### Instructions to follow
Could you write out the records below exactly, without omitting a line?

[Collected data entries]

####################

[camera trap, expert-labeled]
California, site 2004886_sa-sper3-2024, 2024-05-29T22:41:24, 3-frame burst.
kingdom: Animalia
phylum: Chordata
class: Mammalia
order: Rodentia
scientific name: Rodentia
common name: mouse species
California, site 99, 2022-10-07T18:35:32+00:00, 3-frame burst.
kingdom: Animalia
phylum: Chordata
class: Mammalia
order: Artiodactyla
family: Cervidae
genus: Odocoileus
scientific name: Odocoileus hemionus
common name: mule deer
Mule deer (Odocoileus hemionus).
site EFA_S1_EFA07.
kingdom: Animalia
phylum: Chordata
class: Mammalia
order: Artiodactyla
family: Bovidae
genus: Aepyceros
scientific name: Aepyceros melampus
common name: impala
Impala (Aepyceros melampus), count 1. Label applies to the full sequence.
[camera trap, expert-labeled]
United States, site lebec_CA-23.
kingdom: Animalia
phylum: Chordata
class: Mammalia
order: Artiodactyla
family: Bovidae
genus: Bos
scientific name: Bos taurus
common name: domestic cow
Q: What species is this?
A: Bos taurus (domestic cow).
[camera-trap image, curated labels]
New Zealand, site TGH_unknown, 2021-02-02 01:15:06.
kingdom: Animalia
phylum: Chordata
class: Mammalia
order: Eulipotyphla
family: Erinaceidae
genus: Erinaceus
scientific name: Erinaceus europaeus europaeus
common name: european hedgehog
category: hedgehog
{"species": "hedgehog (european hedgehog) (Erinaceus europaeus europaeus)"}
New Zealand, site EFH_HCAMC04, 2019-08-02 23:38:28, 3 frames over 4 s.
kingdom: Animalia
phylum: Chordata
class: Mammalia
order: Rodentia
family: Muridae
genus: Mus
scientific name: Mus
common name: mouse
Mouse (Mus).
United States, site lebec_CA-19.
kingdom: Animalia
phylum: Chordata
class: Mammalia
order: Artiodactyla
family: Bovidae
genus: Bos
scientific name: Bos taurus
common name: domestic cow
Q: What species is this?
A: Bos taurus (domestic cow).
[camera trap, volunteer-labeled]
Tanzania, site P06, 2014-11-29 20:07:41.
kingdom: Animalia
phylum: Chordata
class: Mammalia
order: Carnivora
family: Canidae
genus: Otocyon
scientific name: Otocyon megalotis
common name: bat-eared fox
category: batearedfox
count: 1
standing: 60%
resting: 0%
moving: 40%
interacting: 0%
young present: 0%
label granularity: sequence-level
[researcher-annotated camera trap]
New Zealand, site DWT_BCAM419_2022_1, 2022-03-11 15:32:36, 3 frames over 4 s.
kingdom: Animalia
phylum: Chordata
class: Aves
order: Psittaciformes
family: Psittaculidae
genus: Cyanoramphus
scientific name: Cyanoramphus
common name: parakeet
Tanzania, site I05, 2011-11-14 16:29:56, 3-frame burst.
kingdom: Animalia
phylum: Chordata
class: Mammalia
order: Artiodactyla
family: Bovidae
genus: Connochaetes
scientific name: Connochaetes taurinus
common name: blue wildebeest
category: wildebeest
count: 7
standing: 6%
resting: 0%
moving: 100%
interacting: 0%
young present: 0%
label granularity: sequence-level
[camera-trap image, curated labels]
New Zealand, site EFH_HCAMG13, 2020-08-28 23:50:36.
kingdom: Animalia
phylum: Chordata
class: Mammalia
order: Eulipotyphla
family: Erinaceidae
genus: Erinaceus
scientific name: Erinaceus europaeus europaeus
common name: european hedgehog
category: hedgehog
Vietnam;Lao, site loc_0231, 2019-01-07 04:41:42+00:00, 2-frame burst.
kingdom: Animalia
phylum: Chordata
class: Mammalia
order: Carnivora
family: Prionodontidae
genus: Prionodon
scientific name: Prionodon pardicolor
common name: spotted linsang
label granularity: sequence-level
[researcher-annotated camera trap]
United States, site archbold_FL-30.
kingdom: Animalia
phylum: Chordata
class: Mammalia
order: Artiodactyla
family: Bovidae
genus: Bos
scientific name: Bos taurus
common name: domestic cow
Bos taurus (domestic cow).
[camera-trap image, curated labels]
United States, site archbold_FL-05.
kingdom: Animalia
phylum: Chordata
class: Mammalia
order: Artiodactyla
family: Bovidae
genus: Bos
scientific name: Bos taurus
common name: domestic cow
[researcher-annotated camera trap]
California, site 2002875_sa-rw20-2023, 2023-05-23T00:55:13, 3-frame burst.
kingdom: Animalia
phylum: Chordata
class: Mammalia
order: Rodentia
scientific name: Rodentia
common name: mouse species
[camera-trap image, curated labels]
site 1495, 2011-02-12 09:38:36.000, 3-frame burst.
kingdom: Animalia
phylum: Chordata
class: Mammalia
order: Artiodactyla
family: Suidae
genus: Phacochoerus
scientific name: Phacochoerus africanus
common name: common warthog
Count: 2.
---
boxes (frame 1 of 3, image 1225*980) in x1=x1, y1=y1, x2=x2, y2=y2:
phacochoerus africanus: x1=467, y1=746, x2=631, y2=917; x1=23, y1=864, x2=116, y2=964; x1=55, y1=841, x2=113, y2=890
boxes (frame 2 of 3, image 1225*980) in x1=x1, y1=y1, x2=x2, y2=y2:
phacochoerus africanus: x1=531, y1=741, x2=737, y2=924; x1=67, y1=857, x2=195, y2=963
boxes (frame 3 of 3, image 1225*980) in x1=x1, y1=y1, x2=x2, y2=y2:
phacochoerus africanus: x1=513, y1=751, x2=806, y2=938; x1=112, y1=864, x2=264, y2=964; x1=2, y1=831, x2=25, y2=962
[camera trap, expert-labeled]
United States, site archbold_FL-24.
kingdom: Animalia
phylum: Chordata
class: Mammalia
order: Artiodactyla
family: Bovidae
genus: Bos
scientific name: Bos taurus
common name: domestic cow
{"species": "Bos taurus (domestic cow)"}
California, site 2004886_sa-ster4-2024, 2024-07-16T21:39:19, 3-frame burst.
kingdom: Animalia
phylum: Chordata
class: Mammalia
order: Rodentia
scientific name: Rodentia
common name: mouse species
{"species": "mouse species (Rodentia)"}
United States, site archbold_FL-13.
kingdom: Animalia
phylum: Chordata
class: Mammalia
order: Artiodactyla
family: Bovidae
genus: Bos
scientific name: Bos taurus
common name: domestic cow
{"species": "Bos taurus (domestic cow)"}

####################

### Your response
[camera trap, expert-labeled]
California, site 2004886_sa-sper3-2024, 2024-05-29T22:41:24, 3-frame burst.
kingdom: Animalia
phylum: Chordata
class: Mammalia
order: Rodentia
scientific name: Rodentia
common name: mouse species
California, site 99, 2022-10-07T18:35:32+00:00, 3-frame burst.
kingdom: Animalia
phylum: Chordata
class: Mammalia
order: Artiodactyla
family: Cervidae
genus: Odocoileus
scientific name: Odocoileus hemionus
common name: mule deer
Mule deer (Odocoileus hemionus).
site EFA_S1_EFA07.
kingdom: Animalia
phylum: Chordata
class: Mammalia
order: Artiodactyla
family: Bovidae
genus: Aepyceros
scientific name: Aepyceros melampus
common name: impala
Impala (Aepyceros melampus), count 1. Label applies to the full sequence.
[camera trap, expert-labeled]
United States, site lebec_CA-23.
kingdom: Animalia
phylum: Chordata
class: Mammalia
order: Artiodactyla
family: Bovidae
genus: Bos
scientific name: Bos taurus
common name: domestic cow
Q: What species is this?
A: Bos taurus (domestic cow).
[camera-trap image, curated labels]
New Zealand, site TGH_unknown, 2021-02-02 01:15:06.
kingdom: Animalia
phylum: Chordata
class: Mammalia
order: Eulipotyphla
family: Erinaceidae
genus: Erinaceus
scientific name: Erinaceus europaeus europaeus
common name: european hedgehog
category: hedgehog
{"species": "hedgehog (european hedgehog) (Erinaceus europaeus europaeus)"}
New Zealand, site EFH_HCAMC04, 2019-08-02 23:38:28, 3 frames over 4 s.
kingdom: Animalia
phylum: Chordata
class: Mammalia
order: Rodentia
family: Muridae
genus: Mus
scientific name: Mus
common name: mouse
Mouse (Mus).
United States, site lebec_CA-19.
kingdom: Animalia
phylum: Chordata
class: Mammalia
order: Artiodactyla
family: Bovidae
genus: Bos
scientific name: Bos taurus
common name: domestic cow
Q: What species is this?
A: Bos taurus (domestic cow).
[camera trap, volunteer-labeled]
Tanzania, site P06, 2014-11-29 20:07:41.
kingdom: Animalia
phylum: Chordata
class: Mammalia
order: Carnivora
family: Canidae
genus: Otocyon
scientific name: Otocyon megalotis
common name: bat-eared fox
category: batearedfox
count: 1
standing: 60%
resting: 0%
moving: 40%
interacting: 0%
young present: 0%
label granularity: sequence-level
[researcher-annotated camera trap]
New Zealand, site DWT_BCAM419_2022_1, 2022-03-11 15:32:36, 3 frames over 4 s.
kingdom: Animalia
phylum: Chordata
class: Aves
order: Psittaciformes
family: Psittaculidae
genus: Cyanoramphus
scientific name: Cyanoramphus
common name: parakeet
Tanzania, site I05, 2011-11-14 16:29:56, 3-frame burst.
kingdom: Animalia
phylum: Chordata
class: Mammalia
order: Artiodactyla
family: Bovidae
genus: Connochaetes
scientific name: Connochaetes taurinus
common name: blue wildebeest
category: wildebeest
count: 7
standing: 6%
resting: 0%
moving: 100%
interacting: 0%
young present: 0%
label granularity: sequence-level
[camera-trap image, curated labels]
New Zealand, site EFH_HCAMG13, 2020-08-28 23:50:36.
kingdom: Animalia
phylum: Chordata
class: Mammalia
order: Eulipotyphla
family: Erinaceidae
genus: Erinaceus
scientific name: Erinaceus europaeus europaeus
common name: european hedgehog
category: hedgehog
Vietnam;Lao, site loc_0231, 2019-01-07 04:41:42+00:00, 2-frame burst.
kingdom: Animalia
phylum: Chordata
class: Mammalia
order: Carnivora
family: Prionodontidae
genus: Prionodon
scientific name: Prionodon pardicolor
common name: spotted linsang
label granularity: sequence-level
[researcher-annotated camera trap]
United States, site archbold_FL-30.
kingdom: Animalia
phylum: Chordata
class: Mammalia
order: Artiodactyla
family: Bovidae
genus: Bos
scientific name: Bos taurus
common name: domestic cow
Bos taurus (domestic cow).
[camera-trap image, curated labels]
United States, site archbold_FL-05.
kingdom: Animalia
phylum: Chordata
class: Mammalia
order: Artiodactyla
family: Bovidae
genus: Bos
scientific name: Bos taurus
common name: domestic cow
[researcher-annotated camera trap]
California, site 2002875_sa-rw20-2023, 2023-05-23T00:55:13, 3-frame burst.
kingdom: Animalia
phylum: Chordata
class: Mammalia
order: Rodentia
scientific name: Rodentia
common name: mouse species
[camera-trap image, curated labels]
site 1495, 2011-02-12 09:38:36.000, 3-frame burst.
kingdom: Animalia
phylum: Chordata
class: Mammalia
order: Artiodactyla
family: Suidae
genus: Phacochoerus
scientific name: Phacochoerus africanus
common name: common warthog
Count: 2.
---
boxes (frame 1 of 3, image 1225*980) in x1=x1, y1=y1, x2=x2, y2=y2:
phacochoerus africanus: x1=467, y1=746, x2=631, y2=917; x1=23, y1=864, x2=116, y2=964; x1=55, y1=841, x2=113, y2=890
boxes (frame 2 of 3, image 1225*980) in x1=x1, y1=y1, x2=x2, y2=y2:
phacochoerus africanus: x1=531, y1=741, x2=737, y2=924; x1=67, y1=857, x2=195, y2=963
boxes (frame 3 of 3, image 1225*980) in x1=x1, y1=y1, x2=x2, y2=y2:
phacochoerus africanus: x1=513, y1=751, x2=806, y2=938; x1=112, y1=864, x2=264, y2=964; x1=2, y1=831, x2=25, y2=962
[camera trap, expert-labeled]
United States, site archbold_FL-24.
kingdom: Animalia
phylum: Chordata
class: Mammalia
order: Artiodactyla
family: Bovidae
genus: Bos
scientific name: Bos taurus
common name: domestic cow
{"species": "Bos taurus (domestic cow)"}
California, site 2004886_sa-ster4-2024, 2024-07-16T21:39:19, 3-frame burst.
kingdom: Animalia
phylum: Chordata
class: Mammalia
order: Rodentia
scientific name: Rodentia
common name: mouse species
{"species": "mouse species (Rodentia)"}
United States, site archbold_FL-13.
kingdom: Animalia
phylum: Chordata
class: Mammalia
order: Artiodactyla
family: Bovidae
genus: Bos
scientific name: Bos taurus
common name: domestic cow
{"species": "Bos taurus (domestic cow)"}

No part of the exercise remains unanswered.